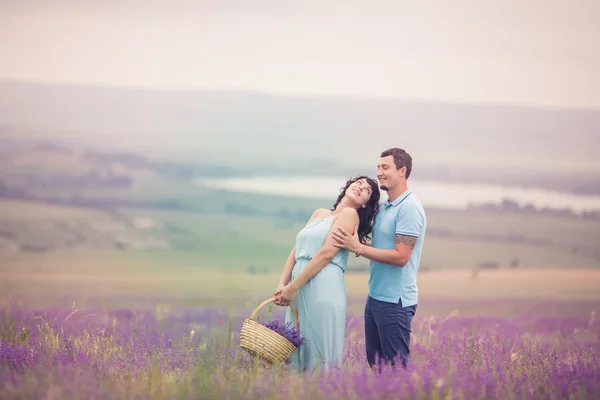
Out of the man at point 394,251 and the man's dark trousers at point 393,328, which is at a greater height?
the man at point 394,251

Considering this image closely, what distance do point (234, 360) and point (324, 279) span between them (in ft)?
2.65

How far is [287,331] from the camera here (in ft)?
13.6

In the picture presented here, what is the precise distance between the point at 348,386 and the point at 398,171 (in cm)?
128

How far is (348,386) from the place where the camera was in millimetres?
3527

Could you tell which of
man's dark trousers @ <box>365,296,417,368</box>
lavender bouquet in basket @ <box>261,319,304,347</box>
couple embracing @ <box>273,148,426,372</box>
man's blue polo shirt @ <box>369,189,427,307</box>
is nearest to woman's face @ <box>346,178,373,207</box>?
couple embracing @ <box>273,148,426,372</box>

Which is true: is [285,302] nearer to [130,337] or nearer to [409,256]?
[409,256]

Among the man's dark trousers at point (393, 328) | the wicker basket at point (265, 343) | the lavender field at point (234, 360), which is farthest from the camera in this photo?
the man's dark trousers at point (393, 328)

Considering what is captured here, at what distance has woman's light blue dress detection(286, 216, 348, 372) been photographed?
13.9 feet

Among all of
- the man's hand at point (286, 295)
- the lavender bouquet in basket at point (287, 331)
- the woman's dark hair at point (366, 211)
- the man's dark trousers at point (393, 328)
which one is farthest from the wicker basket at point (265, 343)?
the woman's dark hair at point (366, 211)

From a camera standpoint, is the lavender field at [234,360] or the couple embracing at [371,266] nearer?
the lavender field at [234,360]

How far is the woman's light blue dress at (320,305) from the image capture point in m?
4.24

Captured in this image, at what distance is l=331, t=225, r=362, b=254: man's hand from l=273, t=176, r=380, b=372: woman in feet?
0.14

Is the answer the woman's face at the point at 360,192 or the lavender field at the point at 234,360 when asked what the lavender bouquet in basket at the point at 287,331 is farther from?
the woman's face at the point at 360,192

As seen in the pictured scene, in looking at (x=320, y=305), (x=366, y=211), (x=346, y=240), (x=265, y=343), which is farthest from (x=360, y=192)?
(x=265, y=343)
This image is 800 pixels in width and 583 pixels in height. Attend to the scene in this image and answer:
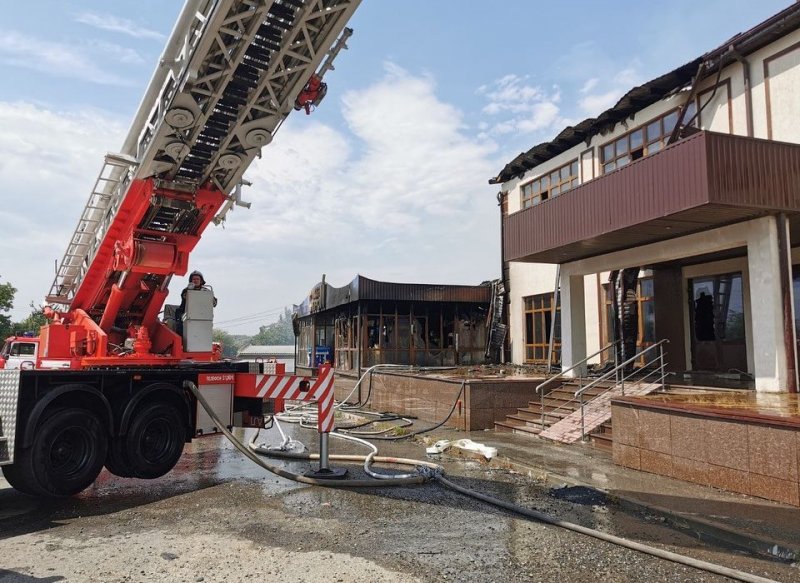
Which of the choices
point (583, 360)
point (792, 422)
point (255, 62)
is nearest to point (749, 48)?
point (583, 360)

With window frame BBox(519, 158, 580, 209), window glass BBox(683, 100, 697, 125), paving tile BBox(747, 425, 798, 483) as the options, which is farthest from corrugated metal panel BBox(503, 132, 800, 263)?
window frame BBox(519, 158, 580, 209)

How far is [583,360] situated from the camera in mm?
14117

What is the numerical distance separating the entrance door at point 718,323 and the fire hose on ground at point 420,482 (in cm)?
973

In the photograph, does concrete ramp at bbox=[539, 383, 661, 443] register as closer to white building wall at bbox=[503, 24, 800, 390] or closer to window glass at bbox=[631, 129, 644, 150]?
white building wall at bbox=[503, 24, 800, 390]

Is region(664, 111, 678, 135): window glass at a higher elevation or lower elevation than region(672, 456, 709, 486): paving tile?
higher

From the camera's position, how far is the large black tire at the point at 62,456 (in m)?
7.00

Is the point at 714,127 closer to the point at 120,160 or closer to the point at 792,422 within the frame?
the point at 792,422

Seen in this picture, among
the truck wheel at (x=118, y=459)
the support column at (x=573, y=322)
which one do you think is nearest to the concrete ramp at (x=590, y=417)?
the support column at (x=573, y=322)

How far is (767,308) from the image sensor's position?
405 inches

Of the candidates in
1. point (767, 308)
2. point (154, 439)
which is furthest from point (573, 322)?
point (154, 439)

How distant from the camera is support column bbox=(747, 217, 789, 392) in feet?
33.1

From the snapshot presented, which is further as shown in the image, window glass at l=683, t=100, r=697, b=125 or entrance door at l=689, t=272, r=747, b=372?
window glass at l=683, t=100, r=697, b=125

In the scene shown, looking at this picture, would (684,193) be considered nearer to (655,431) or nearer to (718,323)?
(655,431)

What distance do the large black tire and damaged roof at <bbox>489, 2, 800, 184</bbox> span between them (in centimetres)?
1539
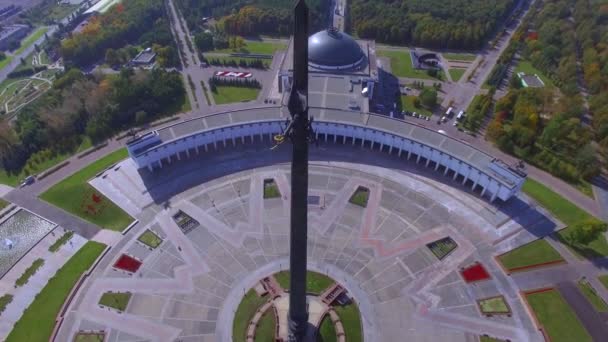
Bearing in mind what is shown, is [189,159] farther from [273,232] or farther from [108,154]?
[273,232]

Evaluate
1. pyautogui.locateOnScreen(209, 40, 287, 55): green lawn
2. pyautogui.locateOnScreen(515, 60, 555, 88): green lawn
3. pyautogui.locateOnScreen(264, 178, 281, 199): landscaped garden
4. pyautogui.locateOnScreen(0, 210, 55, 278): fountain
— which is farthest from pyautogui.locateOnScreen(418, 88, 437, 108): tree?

******

Stated goal » Retype, word for word, the lines from the one with "In the scene" through the last line of the entries above, and only those lines. Leave pictures out.

Reply to the task »
In the scene shown, looking at this picture, would (684,193) be considered nearer to (655,431) or nearer to (718,323)?
(655,431)

What distance do the large black tire and damaged roof at <bbox>489, 2, 800, 184</bbox> span between them (in centimetres)?
1539
Bearing in mind what is shown, is [189,159] farther from [273,232] or farther from [108,154]?
[273,232]

Evaluate
1. pyautogui.locateOnScreen(209, 40, 287, 55): green lawn
2. pyautogui.locateOnScreen(515, 60, 555, 88): green lawn
3. pyautogui.locateOnScreen(264, 178, 281, 199): landscaped garden
4. pyautogui.locateOnScreen(0, 210, 55, 278): fountain
— which is farthest from pyautogui.locateOnScreen(418, 88, 437, 108): tree?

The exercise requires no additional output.